Now, I don’t know whether things are improving or not, because it took the Heritage Foundation thirteen days before they issued thirty-two free market solutions for Hurricane Katrina. We put that document up on our website, as well. It was close down the housing projects, turn the Gulf Coast into a tax-free free enterprise zone, get rid of the labor laws that forces contractors to pay a living wage. Yeah, so it took them thirteen days before they did that in the case of Katrina. In the case of Haiti, they didn’t even wait twenty-four hours.

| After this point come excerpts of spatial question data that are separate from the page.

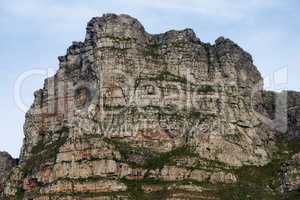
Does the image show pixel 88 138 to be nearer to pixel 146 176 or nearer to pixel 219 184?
pixel 146 176

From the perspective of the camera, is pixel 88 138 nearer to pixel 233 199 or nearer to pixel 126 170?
pixel 126 170

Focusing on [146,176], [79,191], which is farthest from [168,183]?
[79,191]

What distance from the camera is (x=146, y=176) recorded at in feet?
632

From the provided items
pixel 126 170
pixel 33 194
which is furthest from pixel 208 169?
pixel 33 194

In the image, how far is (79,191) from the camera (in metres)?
188

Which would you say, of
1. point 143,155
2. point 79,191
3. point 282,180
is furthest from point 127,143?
point 282,180

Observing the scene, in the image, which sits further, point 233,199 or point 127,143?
point 127,143

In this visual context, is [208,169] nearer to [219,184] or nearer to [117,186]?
[219,184]

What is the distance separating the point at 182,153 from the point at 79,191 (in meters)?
23.6

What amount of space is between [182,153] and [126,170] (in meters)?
12.9

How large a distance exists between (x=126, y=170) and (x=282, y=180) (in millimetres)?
31831

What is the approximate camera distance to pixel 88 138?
196500mm

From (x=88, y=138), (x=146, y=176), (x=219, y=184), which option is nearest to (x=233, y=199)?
(x=219, y=184)

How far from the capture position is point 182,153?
19838cm
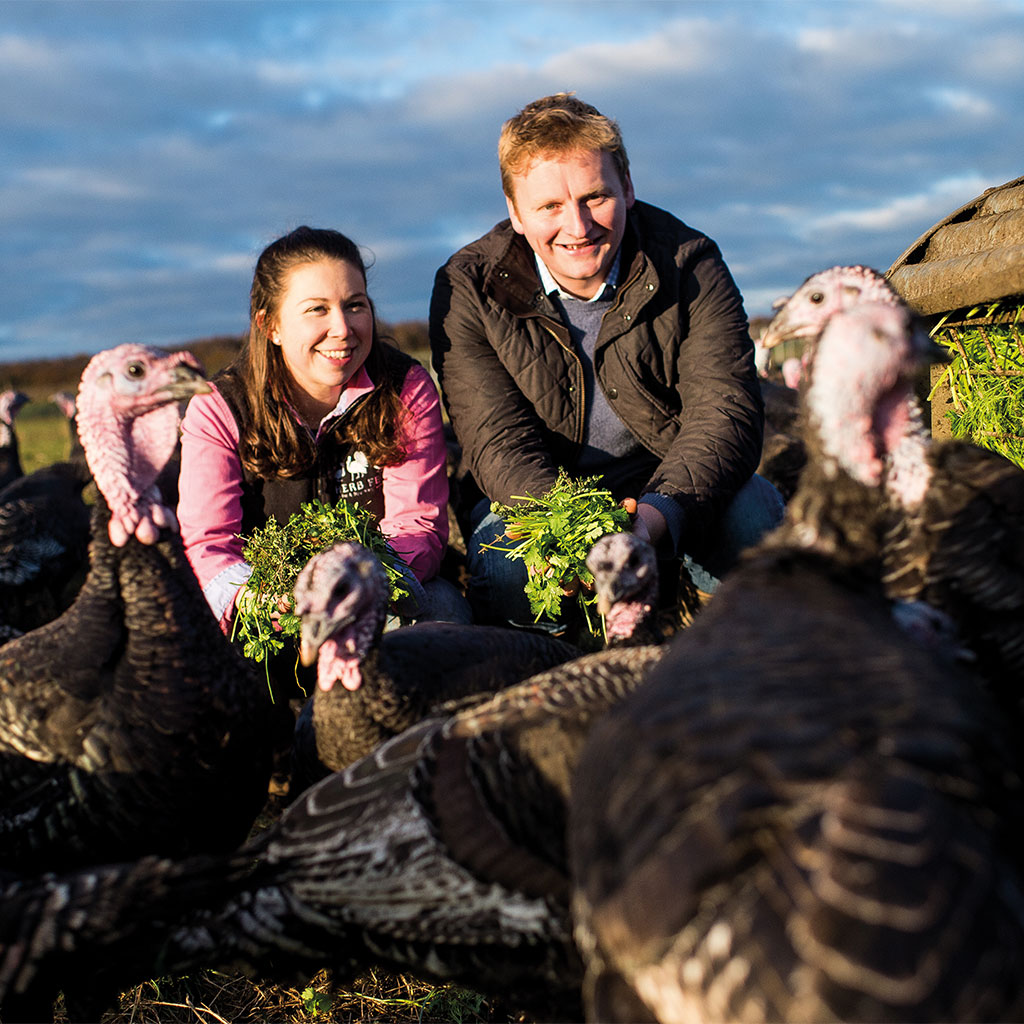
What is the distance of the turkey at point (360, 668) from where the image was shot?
3.36m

Now, why I say I don’t know whether it’s improving or not is that two hours ago they took this down. So somebody told them that it wasn’t couth. And then they put up something that was much more delicate. Fortunately, the investigative reporters at Democracy Now! managed to find that earlier document in a Google cache. But what you’ll find now is a much gentler “Things to Remember While Helping Haiti.” And buried down there, it says, “Long-term reforms for Haitian democracy and its economy are also badly overdue.”

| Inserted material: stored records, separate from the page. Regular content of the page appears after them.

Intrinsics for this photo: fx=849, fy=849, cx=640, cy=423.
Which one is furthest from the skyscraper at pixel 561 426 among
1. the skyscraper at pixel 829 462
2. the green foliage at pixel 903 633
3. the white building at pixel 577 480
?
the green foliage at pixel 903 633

But the point is, we need to make sure that the aid that goes to Haiti is, one, grants, not loans. This is absolutely crucial. This is an already heavily indebted country. This is a disaster that, as Amy said, on the one hand is nature, is, you know, an earthquake; on the other hand is the creation, is worsened by the poverty that our governments have been so complicit in deepening. Crises—natural disasters are so much worse in countries like Haiti, because you have soil erosion because the poverty means people are building in very, very precarious ways, so houses just slide down because they are built in places where they shouldn’t be built. All of this is interconnected. But we have to be absolutely clear that this tragedy, which is part natural, part unnatural, must, under no circumstances, be used to, one, further indebt Haiti, and, two, to push through unpopular corporatist policies in the interests of our corporations. And this is not a conspiracy theory. They have done it again and again.